▶ _Texto apresentado_
O cantor e compositor mineiro comemora
o lançamento do CD do grupo Cobra Coral e fala de sua carreira ao lado dos
músicos Chico Amaral, Marina Machado e Milton Nascimento
Ailton Magioli - EM Cultura
PERFIL FLÁVIO HENRIQUE: MÚSICO E PRODUTOR
O
que mais incomoda Flávio Henrique em Belo Horizonte é saber que há coisas muito
legais acontecendo na cidade, em termos de valor artístico, que não são
conhecidas no Brasil porque estão restritas à capital mineira. “Se o Cobra
Coral conseguir no eixo Rio - São Paulo o que fez aqui ... ”, tenta imaginar o
cantor, compositor, instrumentista e produtor, cujo mais recente investimento é
justamente o quarteto vocal que está lançando o primeiro disco.
“Acho
que tem dado mais resultado porque é um trabalho despretensioso. Fazemos uma
música menos intelectualizada, mais alegre e feliz, que, associada à nossa
interação de palco, atinge a simplicidade”, aposta o integrante do quarteto, ao
lado de Kadu Vianna, Pedro Morais e Mariana Nunes. Mineiro de Belo Horizonte,
Flávio Henrique, depois de uma passagem pelo Retiro das Pedras (Nova Lima), voltou
a morar no Santo Agostinho, onde viveu por mais de 30 anos. “É um bairro bem
estratégico”, justifica o artista, de 44 anos, lembrando que a região está
perto de tudo.
Graduado
em comunicação social pela PUC Minas, o cantor e compositor é proprietário do
estúdio Via Sonora, especializado em gravação de CDs, que atende também as
agências de publicidade na produção de trilhas para TV, rádio e cinema. “São
uma fonte de renda para manter o estúdio, já que o mercado de CDs hoje é
sustentado com patrocínio”, constata Flávio Henrique, que se considera um jornalista
frustrado. Com o advento das redes sociais, no entanto, ele tem suprido tal
carência, graças à atração de cerca de 6,5 milseguidores no Facebook.

▶ _Dados fornecidos_
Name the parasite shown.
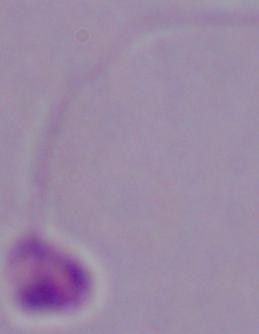
This is Leishmania.

modality = micrograph
magnification = 1000x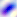
modality = photomicrograph
identification = Toxoplasma gondii
magnification = 400x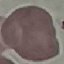

Summary:
  - Result: negative for malaria parasites
  - Stain: Giemsa
  - Image type: cell patch, automatically extracted from a larger field of view and resized to 64 × 64 pixels
  - Preparation: thin blood film
  - Capture: smartphone through the microscope eyepiece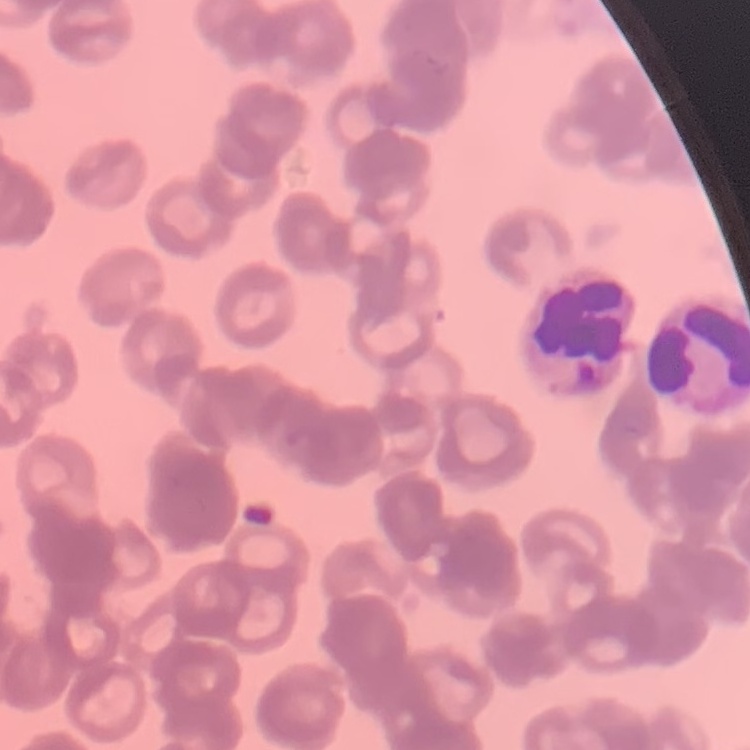 The erythrocytes exhibit rouleaux formation. One tile cut from a larger photomicrograph. Thin peripheral smear. Field's or Giemsa stain.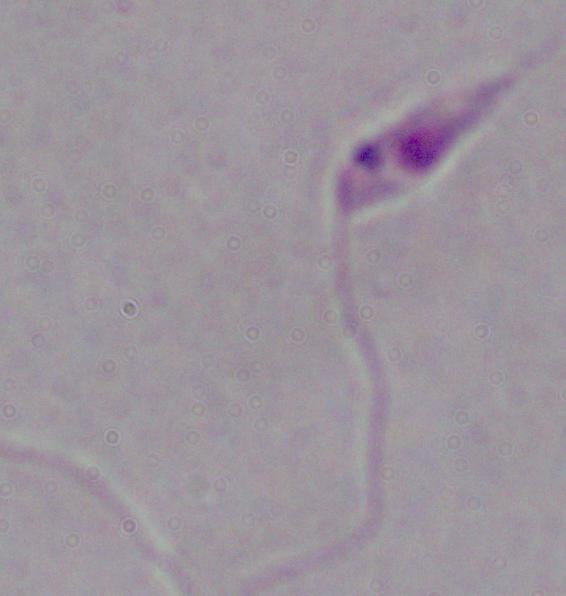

▶ _Instruções da tarefa_
Reescreva, por favor, o trecho do perfil de Flávio Henrique entre "O cantor e compositor mineiro" e "o primeiro disco.", inclusive, trocando "quarteto vocal" por "grupo vocal". Baseie-se somente no perfil, sem recorrer às linhas.

▶ _Resposta completa_
O cantor e compositor mineiro comemora
o lançamento do CD do grupo Cobra Coral e fala de sua carreira ao lado dos
músicos Chico Amaral, Marina Machado e Milton Nascimento
Ailton Magioli - EM Cultura
PERFIL FLÁVIO HENRIQUE: MÚSICO E PRODUTOR
O
que mais incomoda Flávio Henrique em Belo Horizonte é saber que há coisas muito
legais acontecendo na cidade, em termos de valor artístico, que não são
conhecidas no Brasil porque estão restritas à capital mineira. “Se o Cobra
Coral conseguir no eixo Rio - São Paulo o que fez aqui ... ”, tenta imaginar o
cantor, compositor, instrumentista e produtor, cujo mais recente investimento é
justamente o grupo vocal que está lançando o primeiro disco.